■ Required tasks:
(1) Revise the passage of the sunburn text starting with "If your defenses" and going on through "suffers a sunburn.", replacing each instance of "child" with "youngster".
(2) According to the sunburn text, how much of the body must a blistering burn cover before medical attention should be sought immediately?
(3) Summarize the sunburn text in two sentences.

If your defenses against the sun fall short and your child suffered a nasty sunburn, there are things you can do afterwards to partially remedy the situation. These tips will help you minimize damage to the skin, as well as help to ease your child’s pain and suffering.
When to seek medical attention for a sunburn
If a blistering burn covers 20% or more of the body (20% would be the equivalent of a child’s whole back, for example) then you should seek medical attention immediately. You should also seek medical help whenever anyone with sunburn is suffering fevers or chills, or if a child under 1-year of age suffers a sunburn.
How to treat bad sunburn
- Moisturize the burn area with cream or lotion, preferably one containing vitamin C and vitamin E. This will protect the skin and provide moisture and other nutrients vital for the healing process.
- Be sure to keep your child well hydrated. Any type of burn will draw fluid to the skin surface and away from the rest of the body. So have your child drink plenty of extra water, juice and sports drinks for a couple of days afterwards, and watch your child for signs of dehydration (dry mouth, reduced urination, thirst, headaches, dizziness or sleepiness).
- Do not scrub, pick or peel the skin, and keep your child from doing the same. Do not try to break blisters from sunburn, either. Do not cover blisters in butter.
Alleviating pain and discomfort from sunburn
- Give your child a dose of ibuprofen (Advil) as soon as you start to notice the first signs of sunburn. Continue to administer it as directed for the next 48 hours. Not only will this ease your child’s pain and cut back on redness or swelling, but since ibuprofen is an anti-inflammatory, it might also help reduce long-term skin damage. (Tylenol is not an anti-inflammatory.)
- It’s OK to use hydrocortisone cream on your child for a day or two to relieve discomfort.
- If children are in pain, cooling the skin with moist cloths can provide comfort. However, we would suggest staying away from cooling sprays, which often contain alcohol and can dry the skin out even further.
Q: Will a bad sunburn cause my child to get cancer?
A: As a preschool teacher, it’s common to take field trips with children. Many of those field trips are to outdoor excursions. One of the duties every teacher has on such field trips is to keep the children from morphing into lobsters by the time you get back. It sounds easy in principle, but in practice, the forces of nature are against you.
I remember one particular case where a little girl came back pink, despite having SPF40 applied 3 times during this 4-5 hour excursion. I was expecting a good ear-chewing. But I didn’t expect her mother to react as though we had just given her child cancer. After all, it was her sunscreen that failed and I know it got applied, because I did so myself. (It’s since been discovered that you can’t actually trust the “waterproof” label, which likely contributed to the problem.)

■ Excerpted records:
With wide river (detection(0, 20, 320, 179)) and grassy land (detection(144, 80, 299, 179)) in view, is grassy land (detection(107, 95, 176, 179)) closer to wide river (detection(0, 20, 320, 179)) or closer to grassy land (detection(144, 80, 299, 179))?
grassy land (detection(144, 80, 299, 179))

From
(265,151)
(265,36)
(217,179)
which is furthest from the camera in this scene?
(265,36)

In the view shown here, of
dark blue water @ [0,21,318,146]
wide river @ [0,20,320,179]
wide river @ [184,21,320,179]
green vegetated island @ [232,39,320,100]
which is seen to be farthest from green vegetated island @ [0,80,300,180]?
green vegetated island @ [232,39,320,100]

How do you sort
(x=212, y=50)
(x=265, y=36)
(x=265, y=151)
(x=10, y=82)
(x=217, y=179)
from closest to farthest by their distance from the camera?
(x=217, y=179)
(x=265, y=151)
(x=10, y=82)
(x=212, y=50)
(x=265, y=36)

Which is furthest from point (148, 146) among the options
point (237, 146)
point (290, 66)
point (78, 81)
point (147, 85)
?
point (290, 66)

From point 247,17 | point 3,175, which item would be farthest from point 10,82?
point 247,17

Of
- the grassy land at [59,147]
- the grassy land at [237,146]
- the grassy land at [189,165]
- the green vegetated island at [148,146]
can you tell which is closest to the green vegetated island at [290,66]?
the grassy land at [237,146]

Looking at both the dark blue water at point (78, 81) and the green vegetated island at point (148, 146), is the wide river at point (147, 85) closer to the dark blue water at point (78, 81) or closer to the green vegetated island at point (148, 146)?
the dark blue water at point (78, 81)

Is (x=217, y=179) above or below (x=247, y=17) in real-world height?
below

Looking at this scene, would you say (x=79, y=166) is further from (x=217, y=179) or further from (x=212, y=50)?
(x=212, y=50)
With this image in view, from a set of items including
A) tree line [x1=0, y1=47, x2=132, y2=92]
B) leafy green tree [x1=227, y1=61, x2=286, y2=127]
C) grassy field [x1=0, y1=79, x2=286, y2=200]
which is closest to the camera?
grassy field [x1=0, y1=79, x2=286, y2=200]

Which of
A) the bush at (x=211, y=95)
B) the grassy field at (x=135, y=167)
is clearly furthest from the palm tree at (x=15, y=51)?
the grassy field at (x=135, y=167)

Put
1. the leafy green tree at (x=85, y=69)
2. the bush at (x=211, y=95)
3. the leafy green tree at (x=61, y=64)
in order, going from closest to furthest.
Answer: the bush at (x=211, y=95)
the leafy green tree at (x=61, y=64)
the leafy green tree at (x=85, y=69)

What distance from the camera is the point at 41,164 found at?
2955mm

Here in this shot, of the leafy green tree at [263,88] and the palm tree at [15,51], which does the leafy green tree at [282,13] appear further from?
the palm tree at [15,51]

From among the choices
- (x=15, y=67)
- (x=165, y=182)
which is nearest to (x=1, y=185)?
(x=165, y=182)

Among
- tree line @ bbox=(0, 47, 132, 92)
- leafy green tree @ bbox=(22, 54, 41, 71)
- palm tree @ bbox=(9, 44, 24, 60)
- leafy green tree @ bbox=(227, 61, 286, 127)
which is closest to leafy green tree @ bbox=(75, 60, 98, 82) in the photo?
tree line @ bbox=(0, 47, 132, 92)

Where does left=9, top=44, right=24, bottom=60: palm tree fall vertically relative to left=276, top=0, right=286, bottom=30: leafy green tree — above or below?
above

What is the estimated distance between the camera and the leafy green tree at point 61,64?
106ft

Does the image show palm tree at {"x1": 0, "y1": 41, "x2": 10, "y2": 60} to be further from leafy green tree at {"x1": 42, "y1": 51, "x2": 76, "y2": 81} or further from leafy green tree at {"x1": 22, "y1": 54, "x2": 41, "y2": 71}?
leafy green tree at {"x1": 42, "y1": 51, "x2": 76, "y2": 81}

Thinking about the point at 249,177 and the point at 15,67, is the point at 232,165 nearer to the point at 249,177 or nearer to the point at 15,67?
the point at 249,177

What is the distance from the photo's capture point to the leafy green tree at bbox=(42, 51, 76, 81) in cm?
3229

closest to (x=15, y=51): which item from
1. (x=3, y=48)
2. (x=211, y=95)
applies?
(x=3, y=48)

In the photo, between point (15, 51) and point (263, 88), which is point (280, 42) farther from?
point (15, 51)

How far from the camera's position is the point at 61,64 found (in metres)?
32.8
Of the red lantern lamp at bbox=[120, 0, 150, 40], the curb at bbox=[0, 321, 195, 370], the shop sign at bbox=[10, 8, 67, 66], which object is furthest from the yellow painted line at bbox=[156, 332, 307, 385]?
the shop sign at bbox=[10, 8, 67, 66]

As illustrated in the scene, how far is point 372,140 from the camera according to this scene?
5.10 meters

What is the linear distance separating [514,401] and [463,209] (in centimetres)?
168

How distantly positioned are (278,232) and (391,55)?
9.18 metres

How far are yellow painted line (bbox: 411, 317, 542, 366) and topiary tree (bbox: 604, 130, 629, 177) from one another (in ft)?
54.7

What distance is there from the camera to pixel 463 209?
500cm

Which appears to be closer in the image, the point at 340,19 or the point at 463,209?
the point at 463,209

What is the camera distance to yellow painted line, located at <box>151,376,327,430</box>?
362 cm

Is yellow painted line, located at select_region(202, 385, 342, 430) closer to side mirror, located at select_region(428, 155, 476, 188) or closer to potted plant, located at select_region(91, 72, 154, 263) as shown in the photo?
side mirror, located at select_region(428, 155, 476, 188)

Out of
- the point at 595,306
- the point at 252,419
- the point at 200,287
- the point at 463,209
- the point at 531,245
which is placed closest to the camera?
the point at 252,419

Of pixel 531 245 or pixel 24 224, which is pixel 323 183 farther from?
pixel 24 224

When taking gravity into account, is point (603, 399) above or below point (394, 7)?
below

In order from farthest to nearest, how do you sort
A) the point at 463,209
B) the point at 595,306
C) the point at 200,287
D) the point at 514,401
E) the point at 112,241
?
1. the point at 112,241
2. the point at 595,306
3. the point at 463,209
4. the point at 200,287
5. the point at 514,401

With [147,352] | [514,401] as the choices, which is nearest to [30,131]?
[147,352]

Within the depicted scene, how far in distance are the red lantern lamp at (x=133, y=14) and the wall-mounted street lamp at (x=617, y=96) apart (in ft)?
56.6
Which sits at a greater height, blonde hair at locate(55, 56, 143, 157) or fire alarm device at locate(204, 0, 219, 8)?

■ Set of answers:
(1)
If your defenses against the sun fall short and your youngster suffered a nasty sunburn, there are things you can do afterwards to partially remedy the situation. These tips will help you minimize damage to the skin, as well as help to ease your youngster’s pain and suffering.
When to seek medical attention for a sunburn
If a blistering burn covers 20% or more of the body (20% would be the equivalent of a youngster’s whole back, for example) then you should seek medical attention immediately. You should also seek medical help whenever anyone with sunburn is suffering fevers or chills, or if a youngster under 1-year of age suffers a sunburn.

(2) 20% or more of the body, roughly the equivalent of a child's whole back.

(3) Medical attention is needed for a child's sunburn when blistering covers 20% or more of the body, when there are fevers or chills, or when the child is under one year old. Otherwise, the burn can be treated by moisturizing the skin, keeping the child well hydrated, not picking at the skin or breaking blisters, and easing pain with ibuprofen, hydrocortisone cream, or moist cloths.